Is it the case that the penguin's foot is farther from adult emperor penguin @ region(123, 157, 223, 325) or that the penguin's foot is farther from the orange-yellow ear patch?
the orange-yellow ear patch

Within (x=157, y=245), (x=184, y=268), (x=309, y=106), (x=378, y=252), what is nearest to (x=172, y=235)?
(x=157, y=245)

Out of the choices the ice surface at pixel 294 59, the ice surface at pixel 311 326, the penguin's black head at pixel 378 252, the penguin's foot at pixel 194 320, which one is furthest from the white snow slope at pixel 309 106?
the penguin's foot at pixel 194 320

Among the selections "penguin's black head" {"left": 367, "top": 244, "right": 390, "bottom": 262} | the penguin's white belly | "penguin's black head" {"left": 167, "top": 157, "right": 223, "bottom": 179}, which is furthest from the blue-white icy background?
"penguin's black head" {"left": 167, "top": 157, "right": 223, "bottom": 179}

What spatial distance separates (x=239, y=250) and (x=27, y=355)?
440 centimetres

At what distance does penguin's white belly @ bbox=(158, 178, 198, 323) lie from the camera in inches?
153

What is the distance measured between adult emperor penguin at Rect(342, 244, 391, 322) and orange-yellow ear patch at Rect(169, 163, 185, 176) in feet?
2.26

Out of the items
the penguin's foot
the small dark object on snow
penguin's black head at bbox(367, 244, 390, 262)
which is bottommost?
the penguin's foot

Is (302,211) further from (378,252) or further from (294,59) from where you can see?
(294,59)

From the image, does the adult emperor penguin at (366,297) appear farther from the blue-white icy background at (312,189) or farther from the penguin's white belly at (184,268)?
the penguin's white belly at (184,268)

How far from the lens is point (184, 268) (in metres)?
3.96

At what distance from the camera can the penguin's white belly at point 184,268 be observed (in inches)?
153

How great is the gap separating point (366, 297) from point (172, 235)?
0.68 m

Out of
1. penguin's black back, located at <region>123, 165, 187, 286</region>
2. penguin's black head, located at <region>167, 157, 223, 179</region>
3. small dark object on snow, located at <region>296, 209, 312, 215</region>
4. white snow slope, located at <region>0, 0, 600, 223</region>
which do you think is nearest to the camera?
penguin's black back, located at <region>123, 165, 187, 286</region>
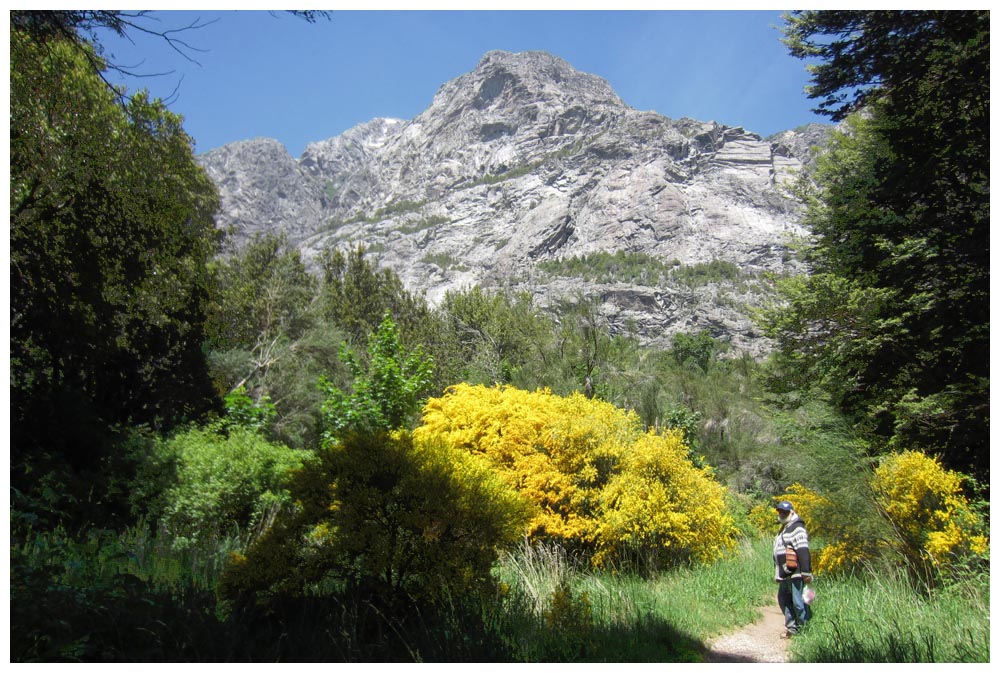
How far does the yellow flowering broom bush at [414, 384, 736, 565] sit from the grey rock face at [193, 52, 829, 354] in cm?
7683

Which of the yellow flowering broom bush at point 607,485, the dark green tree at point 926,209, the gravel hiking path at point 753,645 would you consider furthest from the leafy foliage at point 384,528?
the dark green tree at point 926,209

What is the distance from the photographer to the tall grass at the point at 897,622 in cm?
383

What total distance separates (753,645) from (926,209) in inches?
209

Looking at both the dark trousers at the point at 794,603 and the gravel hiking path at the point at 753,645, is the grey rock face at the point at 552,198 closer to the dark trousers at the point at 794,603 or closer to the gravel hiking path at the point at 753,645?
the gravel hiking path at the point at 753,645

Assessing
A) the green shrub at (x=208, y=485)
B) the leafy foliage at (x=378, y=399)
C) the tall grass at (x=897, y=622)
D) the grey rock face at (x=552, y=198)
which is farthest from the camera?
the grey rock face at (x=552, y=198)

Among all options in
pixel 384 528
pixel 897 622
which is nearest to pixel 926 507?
________________________________________
| Exercise directions |
Rewrite all the data above with "tall grass" swapped for "long grass" everywhere it appears, keeping everything else the same. Leave the pictures out of your answer.

| In response |
Is it the case that the penguin's foot is farther from adult emperor penguin @ region(123, 157, 223, 325) or that the penguin's foot is farther from the orange-yellow ear patch?
the orange-yellow ear patch

Within (x=157, y=245), (x=184, y=268), (x=309, y=106), (x=378, y=252), what is nearest to (x=172, y=235)?
(x=157, y=245)

Out of the choices the ice surface at pixel 294 59, the ice surface at pixel 311 326, the penguin's black head at pixel 378 252, the penguin's foot at pixel 194 320, which one is furthest from the white snow slope at pixel 309 106?
the penguin's foot at pixel 194 320

Among the selections "penguin's black head" {"left": 367, "top": 244, "right": 390, "bottom": 262} | the penguin's white belly | "penguin's black head" {"left": 167, "top": 157, "right": 223, "bottom": 179}, which is furthest from the blue-white icy background?
"penguin's black head" {"left": 167, "top": 157, "right": 223, "bottom": 179}

What spatial distance separates (x=239, y=250) and (x=27, y=355)?
440 centimetres

At what distance does penguin's white belly @ bbox=(158, 178, 198, 323) lie from the camera in inches?
153

What is the distance measured between adult emperor penguin at Rect(342, 244, 391, 322) and orange-yellow ear patch at Rect(169, 163, 185, 176) in feet?
2.26

Out of the items
the penguin's foot
the small dark object on snow
penguin's black head at bbox(367, 244, 390, 262)
which is bottommost?
the penguin's foot

Is (302,211) further from (378,252) or further from (294,59) from where you can see?
(294,59)

From the image, does the adult emperor penguin at (366,297) appear farther from the blue-white icy background at (312,189) or farther from the penguin's white belly at (184,268)?
the penguin's white belly at (184,268)

How far from the lens is point (184, 268) (in metres)?
3.96

At what distance from the camera can the penguin's white belly at point 184,268 be observed (in inches)?
153

How great is the gap separating point (366, 297) from point (172, 235)?
0.68 m

Out of
1. penguin's black back, located at <region>123, 165, 187, 286</region>
2. penguin's black head, located at <region>167, 157, 223, 179</region>
3. small dark object on snow, located at <region>296, 209, 312, 215</region>
4. white snow slope, located at <region>0, 0, 600, 223</region>
which do you think is nearest to the camera?
penguin's black back, located at <region>123, 165, 187, 286</region>
How far does the yellow flowering broom bush at [414, 384, 736, 565] sit from the grey rock face at [193, 52, 829, 354] in cm?
7683

Which of the yellow flowering broom bush at point 607,485, the dark green tree at point 926,209, the gravel hiking path at point 753,645 would you consider furthest from the leafy foliage at point 384,528?
the dark green tree at point 926,209

What is the distance from the photographer to the long grass at the point at 897,622 in cm?
383

What total distance separates (753,645) from (926,209) in inches?
209

Looking at both the dark trousers at the point at 794,603 and the gravel hiking path at the point at 753,645, is the grey rock face at the point at 552,198 closer to the dark trousers at the point at 794,603 or closer to the gravel hiking path at the point at 753,645?
the gravel hiking path at the point at 753,645

Assessing
A) the green shrub at (x=208, y=485)
B) the leafy foliage at (x=378, y=399)
C) the long grass at (x=897, y=622)
D) the grey rock face at (x=552, y=198)
which is farthest from the camera?
the grey rock face at (x=552, y=198)

Among all options in
pixel 384 528
pixel 897 622
which is nearest to pixel 926 507?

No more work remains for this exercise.